[Scene-based reasoning records]
┄┄┄┄┄┄┄┄┄┄┄┄┄┄┄┄┄┄┄┄
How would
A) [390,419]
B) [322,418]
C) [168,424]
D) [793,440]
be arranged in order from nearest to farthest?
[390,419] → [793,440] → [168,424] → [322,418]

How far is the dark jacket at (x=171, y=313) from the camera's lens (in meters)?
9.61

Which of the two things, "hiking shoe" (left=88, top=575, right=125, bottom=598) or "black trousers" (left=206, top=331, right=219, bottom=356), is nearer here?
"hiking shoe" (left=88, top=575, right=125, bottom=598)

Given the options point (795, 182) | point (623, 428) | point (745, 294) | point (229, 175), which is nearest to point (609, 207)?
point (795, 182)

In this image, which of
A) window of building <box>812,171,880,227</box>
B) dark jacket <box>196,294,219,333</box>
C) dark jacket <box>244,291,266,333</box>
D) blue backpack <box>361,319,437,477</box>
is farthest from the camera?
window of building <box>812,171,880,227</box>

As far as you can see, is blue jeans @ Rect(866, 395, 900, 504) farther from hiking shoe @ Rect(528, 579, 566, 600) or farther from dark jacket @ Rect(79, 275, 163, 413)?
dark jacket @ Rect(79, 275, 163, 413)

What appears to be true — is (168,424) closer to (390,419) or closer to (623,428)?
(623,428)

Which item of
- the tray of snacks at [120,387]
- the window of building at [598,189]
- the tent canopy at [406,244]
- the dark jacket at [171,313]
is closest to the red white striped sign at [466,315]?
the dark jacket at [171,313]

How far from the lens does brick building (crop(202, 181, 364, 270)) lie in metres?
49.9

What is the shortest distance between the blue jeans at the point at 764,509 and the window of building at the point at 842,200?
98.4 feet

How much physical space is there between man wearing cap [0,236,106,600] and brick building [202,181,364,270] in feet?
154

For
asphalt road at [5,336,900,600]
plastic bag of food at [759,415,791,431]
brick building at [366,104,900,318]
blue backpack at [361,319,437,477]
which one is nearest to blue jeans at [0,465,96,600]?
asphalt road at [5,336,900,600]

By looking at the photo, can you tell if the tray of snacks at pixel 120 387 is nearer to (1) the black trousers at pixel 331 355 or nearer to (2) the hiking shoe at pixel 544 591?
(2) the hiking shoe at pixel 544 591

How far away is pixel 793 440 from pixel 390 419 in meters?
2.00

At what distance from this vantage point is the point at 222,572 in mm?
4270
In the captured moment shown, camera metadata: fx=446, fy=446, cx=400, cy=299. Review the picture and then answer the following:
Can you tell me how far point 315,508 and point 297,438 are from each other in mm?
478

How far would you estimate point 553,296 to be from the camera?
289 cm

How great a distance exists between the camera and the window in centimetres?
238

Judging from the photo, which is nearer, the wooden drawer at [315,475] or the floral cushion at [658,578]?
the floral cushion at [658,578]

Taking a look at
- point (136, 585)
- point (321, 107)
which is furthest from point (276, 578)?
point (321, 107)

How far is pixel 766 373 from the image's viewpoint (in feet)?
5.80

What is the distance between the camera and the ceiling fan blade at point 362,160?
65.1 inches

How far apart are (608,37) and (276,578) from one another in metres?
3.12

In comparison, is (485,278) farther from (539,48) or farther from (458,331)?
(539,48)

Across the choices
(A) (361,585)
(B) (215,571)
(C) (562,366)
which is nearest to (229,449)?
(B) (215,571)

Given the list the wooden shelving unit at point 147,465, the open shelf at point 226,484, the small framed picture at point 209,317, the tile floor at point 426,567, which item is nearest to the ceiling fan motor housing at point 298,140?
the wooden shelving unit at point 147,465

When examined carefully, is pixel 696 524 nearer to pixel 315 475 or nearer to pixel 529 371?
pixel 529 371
┄┄┄┄┄┄┄┄┄┄┄┄┄┄┄┄┄┄┄┄
__Aim__:
Reproduce each of the rows above word for word.

__Result__:
How would
A) [390,419]
B) [322,418]
C) [168,424]
D) [793,440]
be arranged in order from nearest to farthest?
[390,419] → [793,440] → [168,424] → [322,418]

How far is the dark jacket at (x=171, y=313) from the camera's lens (in meters)?
9.61

Which of the two things, "hiking shoe" (left=88, top=575, right=125, bottom=598) or "black trousers" (left=206, top=331, right=219, bottom=356), is nearer here?
"hiking shoe" (left=88, top=575, right=125, bottom=598)

Given the options point (795, 182) | point (623, 428) | point (745, 294) | point (229, 175), which is nearest to point (609, 207)?
point (795, 182)

In this image, which of
A) window of building <box>812,171,880,227</box>
B) dark jacket <box>196,294,219,333</box>
C) dark jacket <box>244,291,266,333</box>
D) blue backpack <box>361,319,437,477</box>
is farthest from the camera?
window of building <box>812,171,880,227</box>

As far as you can see, is blue jeans @ Rect(866, 395, 900, 504) farther from hiking shoe @ Rect(528, 579, 566, 600) or farther from dark jacket @ Rect(79, 275, 163, 413)?
dark jacket @ Rect(79, 275, 163, 413)

What appears to be true — is (168,424) closer to (390,419) or closer to (623,428)?
(623,428)

Which item of
- the tray of snacks at [120,387]
- the window of building at [598,189]
- the tent canopy at [406,244]
- the dark jacket at [171,313]
is closest to the red white striped sign at [466,315]?
the dark jacket at [171,313]

How far from the lens does brick building (crop(202, 181, 364, 270)) lie in metres?
49.9

What is the shortest distance between the blue jeans at the point at 764,509 and the window of building at the point at 842,200?
98.4 feet

How much physical space is there between man wearing cap [0,236,106,600] and brick building [202,181,364,270] in feet?
154

For
asphalt road at [5,336,900,600]
plastic bag of food at [759,415,791,431]
brick building at [366,104,900,318]
blue backpack at [361,319,437,477]
which one is nearest to blue jeans at [0,465,96,600]?
asphalt road at [5,336,900,600]

By looking at the photo, can you tell if the tray of snacks at pixel 120 387 is nearer to (1) the black trousers at pixel 331 355 or nearer to (2) the hiking shoe at pixel 544 591?
(2) the hiking shoe at pixel 544 591

How far away is pixel 793 440 from pixel 390 419 in meters?
2.00

At what distance from this vantage point is the point at 222,572 in mm?
4270
In the captured moment shown, camera metadata: fx=446, fy=446, cx=400, cy=299. Review the picture and then answer the following:
Can you tell me how far point 315,508 and point 297,438 are from each other in mm?
478

How far would you estimate point 553,296 to be from the camera?
289 cm

How great a distance exists between the camera and the window in centimetres?
238

Judging from the photo, which is nearer, the wooden drawer at [315,475] or the floral cushion at [658,578]?
the floral cushion at [658,578]

Taking a look at
- point (136, 585)
- point (321, 107)
which is furthest from point (276, 578)?
point (321, 107)

How far is pixel 766 373 from the image's viewpoint (in feet)?
5.80

What is the distance between the camera and the ceiling fan blade at point 362,160?
65.1 inches

How far apart are (608,37) and (276,578) from one another in metres?
3.12

In comparison, is (485,278) farther from (539,48) or farther from (458,331)?
(539,48)

Across the choices
(A) (361,585)
(B) (215,571)
(C) (562,366)
which is nearest to (229,449)?
(B) (215,571)

Given the list the wooden shelving unit at point 147,465, the open shelf at point 226,484, the small framed picture at point 209,317, the tile floor at point 426,567, which item is nearest to the ceiling fan motor housing at point 298,140?
the wooden shelving unit at point 147,465

When examined carefully, is pixel 696 524 nearer to pixel 315 475 or nearer to pixel 529 371?
pixel 529 371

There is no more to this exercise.